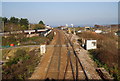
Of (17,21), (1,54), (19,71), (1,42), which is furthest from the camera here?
(17,21)

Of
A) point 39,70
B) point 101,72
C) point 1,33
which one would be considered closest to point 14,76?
point 39,70

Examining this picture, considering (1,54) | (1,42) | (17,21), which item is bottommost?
(1,54)

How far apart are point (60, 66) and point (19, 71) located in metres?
3.02

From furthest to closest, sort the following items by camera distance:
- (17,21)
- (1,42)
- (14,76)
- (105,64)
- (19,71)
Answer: (17,21) < (1,42) < (105,64) < (19,71) < (14,76)

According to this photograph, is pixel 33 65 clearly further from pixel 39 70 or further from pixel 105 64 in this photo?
pixel 105 64

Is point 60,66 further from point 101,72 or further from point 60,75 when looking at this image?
point 101,72

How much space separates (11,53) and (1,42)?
5.46 metres

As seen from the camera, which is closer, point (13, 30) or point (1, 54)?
point (1, 54)

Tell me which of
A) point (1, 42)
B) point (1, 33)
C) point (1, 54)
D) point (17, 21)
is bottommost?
point (1, 54)

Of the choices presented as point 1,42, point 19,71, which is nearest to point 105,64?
point 19,71

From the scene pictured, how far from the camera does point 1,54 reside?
15.5 metres

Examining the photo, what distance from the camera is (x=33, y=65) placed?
349 inches

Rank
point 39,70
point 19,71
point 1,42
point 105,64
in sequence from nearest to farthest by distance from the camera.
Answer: point 19,71
point 39,70
point 105,64
point 1,42

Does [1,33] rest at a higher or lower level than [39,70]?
higher
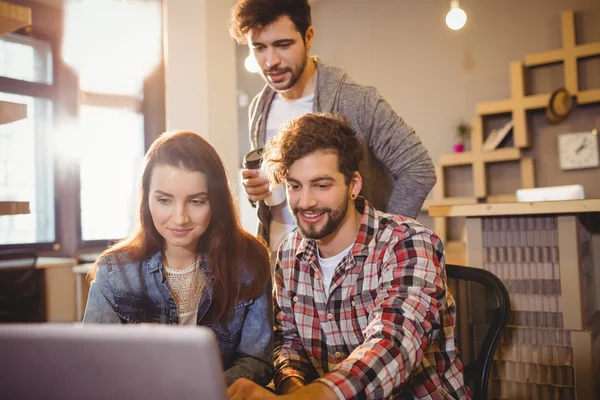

****************************************

__Goal of the exercise__.
Recast all of the data above as a numbered list with one entry per line, skipping blank lines and omitting the pictures.

__Task answer__.
1. Of (17,21), (1,54), (19,71), (1,42), which is furthest from the camera here?
2. (17,21)
3. Of
4. A) point 39,70
5. B) point 101,72
6. C) point 1,33
7. which one would be considered closest to point 14,76?
8. point 39,70
9. Examining this picture, considering (1,54) | (1,42) | (17,21), which item is bottommost?
10. (1,54)
11. How far apart are point (60, 66) and point (19, 71) located in metres?
12. 3.02
13. From furthest to closest, sort the following items by camera distance:
14. - (17,21)
15. - (1,42)
16. - (14,76)
17. - (105,64)
18. - (19,71)
19. Answer: (17,21) < (1,42) < (105,64) < (19,71) < (14,76)
20. According to this photograph, is pixel 33 65 clearly further from pixel 39 70 or further from pixel 105 64 in this photo?
21. pixel 105 64
22. Is point 60,66 further from point 101,72 or further from point 60,75 when looking at this image?
23. point 101,72
24. How much space separates (11,53) and (1,42)?
25. 5.46 metres
26. As seen from the camera, which is closer, point (13, 30) or point (1, 54)?
27. point (1, 54)
28. Tell me which of
29. A) point (1, 42)
30. B) point (1, 33)
31. C) point (1, 54)
32. D) point (17, 21)
33. is bottommost?
34. point (1, 54)
35. Of the choices presented as point 1,42, point 19,71, which is nearest to point 105,64?
36. point 19,71
37. From the scene pictured, how far from the camera does point 1,54 reside?
38. 15.5 metres
39. Examining the photo, what distance from the camera is (x=33, y=65) placed?
40. 349 inches
41. Rank
42. point 39,70
43. point 19,71
44. point 1,42
45. point 105,64
46. in sequence from nearest to farthest by distance from the camera.
47. Answer: point 19,71
48. point 39,70
49. point 105,64
50. point 1,42
51. Does [1,33] rest at a higher or lower level than [39,70]?
52. higher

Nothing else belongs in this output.